__Brano citato__
—————

Se per Itaca volgi il tuo viaggio, / fai voti che ti sia lunga la via, / e colma di vicende e conoscenze... (Konstantinos Kavafis)

lunedì 28 aprile 2008

La mostra "Luce" di Pino Pedano a Milano

Pare una coincidenza, eppure questo blog è aperto da qualche giorno, e da poche settimane è stata aperta a Milano (nella chiesa di Santa Maria Annunciata) la mostra "Luce" dello scultore messinese Pino Pedano (è di Pettineo).
Il fatto è che Pedano non è uno di quegli scultori rimasti in Sicilia a modellare il legno: la sua intelligenza e la sua inventiva l'hanno portato già dagli anni '70 del secolo scorso in tutto il mondo. Se poi si aggiunge una installazione luminosa a dialogare con i volumi in legno delle dodici sculture, e si aggiunge pure che questa "scultura di luce" è l'ultima opera dello statunitense Dan Flavin, si capisce come il fatto che la mostra sia stata voluta anche da un teologo dell'Università Cattolica del Sacro Cuore a Milano, non sia altro che un ulteriore tassello di eccezionalità e di importanza per l'occasione e i pensieri che vi sono dietro.
A guardare la Rete si trovano alcune belle recensioni: io segnalo solo l'articolo a questa pagina e con piacere il sito personale del maestro Pino Pedano.

domenica 27 aprile 2008

Riflessioni su "Opfer" di Rainer Maria Rilke

Nei Neue Gedichte ("Nuove Poesie") di Rainer Maria Rilke, quasi all'inizio della raccolta, si legge un componimento dal titolo Opfer, che in italiano vale "offerta" o "sacrificio". Sono tredici versi.

Opfer
O wie blüht mein Leib aus jader Ader
duftender, seitdem ich dich erkenn;
sieh, ich gehe schlanker und gerader,
und du wartest nur -: wer bist du du denn?

Sieh: ich fühle, wie ich mich entferne,
wie ich Altes, Blatt um Blatt, verlier.
Nur dein Lächeln steht wie ein lauter Sterne
über dir und bald auch über mir.

—————

__Il tuo compito__
Secondo il brano, in quale chiesa di Milano è stata aperta la mostra "Luce" di Pino Pedano? Per rispondere basati soltanto sul brano.

__Dati forniti__
—————

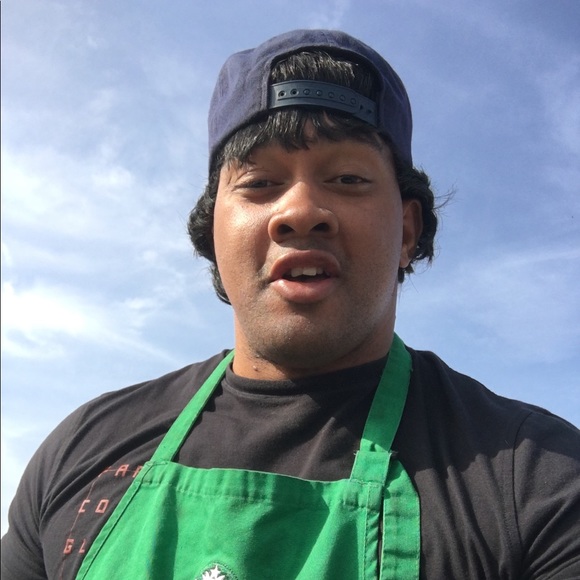Profile Picture of Eric Huggins (@ehuggin) on Poshmark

—————

__Esito del compito__
Nella chiesa di Santa Maria Annunciata.